TEXT EXCERPT:
Report from the Fronts #46: June 1918

Spring Offensive

Operation Blücher-Yorck (the Third Battle of the Aisne) came to an end on 6 June, having brought the Germans within 35 miles of Paris.  But no decisive breakthrough had resulted, and Ludendorff was determined to take one more shot before the front was overwhelmed with Americans.  On 9 June he launched Operation Gneisenau (the Battle of the Matz), essential a continuation of Blücher-Yorck, still hoping to draw more Allied troops south from Flanders, but though the Germans advanced nine miles in a few days, a surprise French counterattack (no preliminary bombardment) at Compiègn on 11 June halted the thrust and the operation was cancelled on the 13th.  Those four days cost the Germans 30,000 casualties and the Allies 35,000.

Operation Gneisenau

June also saw more American action on the Western Front. On 2 June American units, including a battalion of Marines, occupied a 12 mile stretch of the front before Belleau Wood, about half a dozen miles west of Château Thierry.  The following day they easily repelled a German assault, ignoring the French, who were retreating; said Marine Captain Lloyd Williams “Retreat?  Hell, we just got here.”  On 6 June the Allies launched a limited offensive in the area, assigning the now enlarged contingent of Marines several objectives, including Belleau Wood, where a regiment of Germans were well entrenched.  Unfortunately, the Marines were unaware of this.

TO BE DONE: Reproduce the passage of the June 1918 front report from "June also saw" up to and including "unaware of this.".

DATASET SECTION:
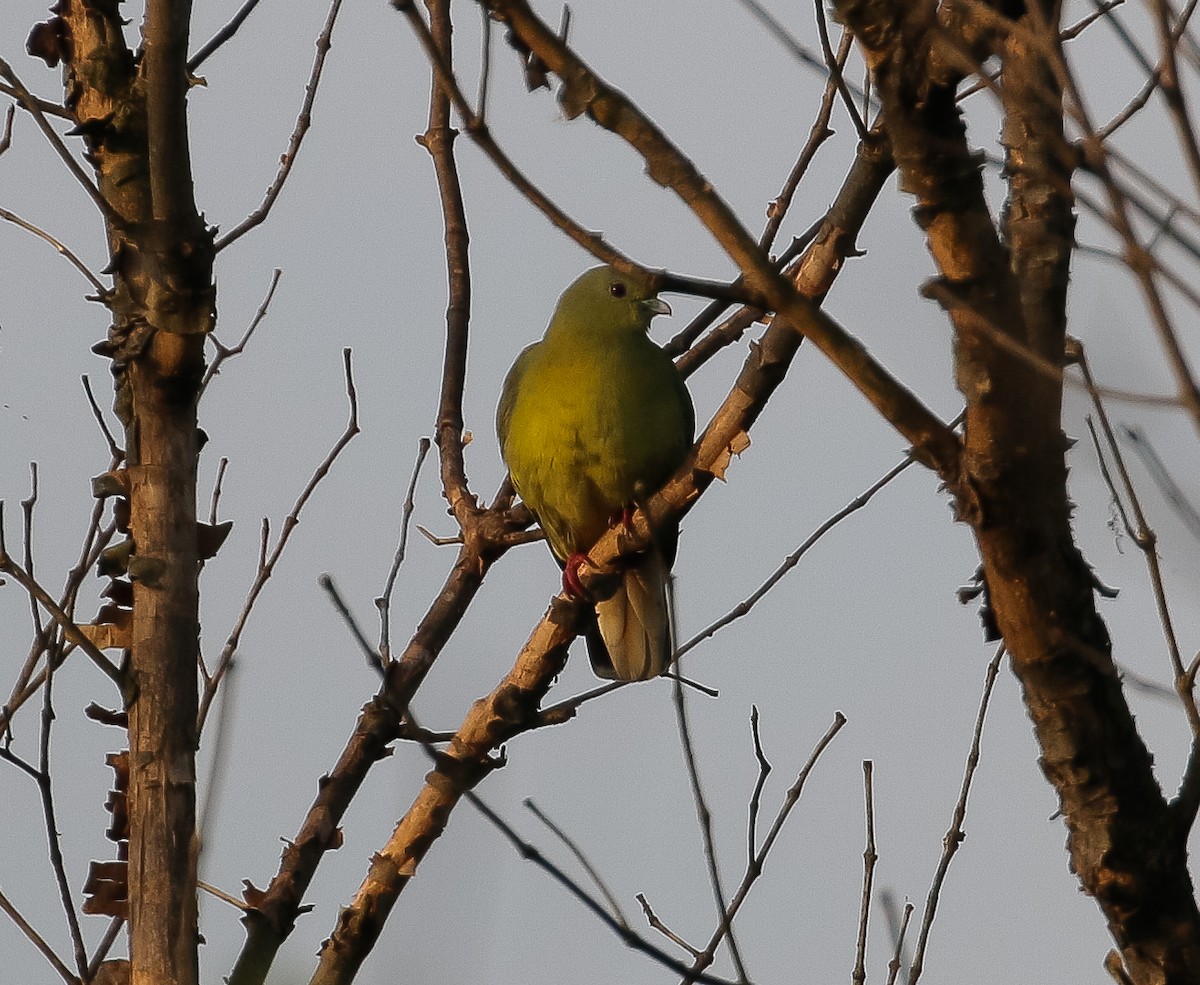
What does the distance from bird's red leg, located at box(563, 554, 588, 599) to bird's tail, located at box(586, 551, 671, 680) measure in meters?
0.22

TASK RESULT:
June also saw more American action on the Western Front. On 2 June American units, including a battalion of Marines, occupied a 12 mile stretch of the front before Belleau Wood, about half a dozen miles west of Château Thierry.  The following day they easily repelled a German assault, ignoring the French, who were retreating; said Marine Captain Lloyd Williams “Retreat?  Hell, we just got here.”  On 6 June the Allies launched a limited offensive in the area, assigning the now enlarged contingent of Marines several objectives, including Belleau Wood, where a regiment of Germans were well entrenched.  Unfortunately, the Marines were unaware of this.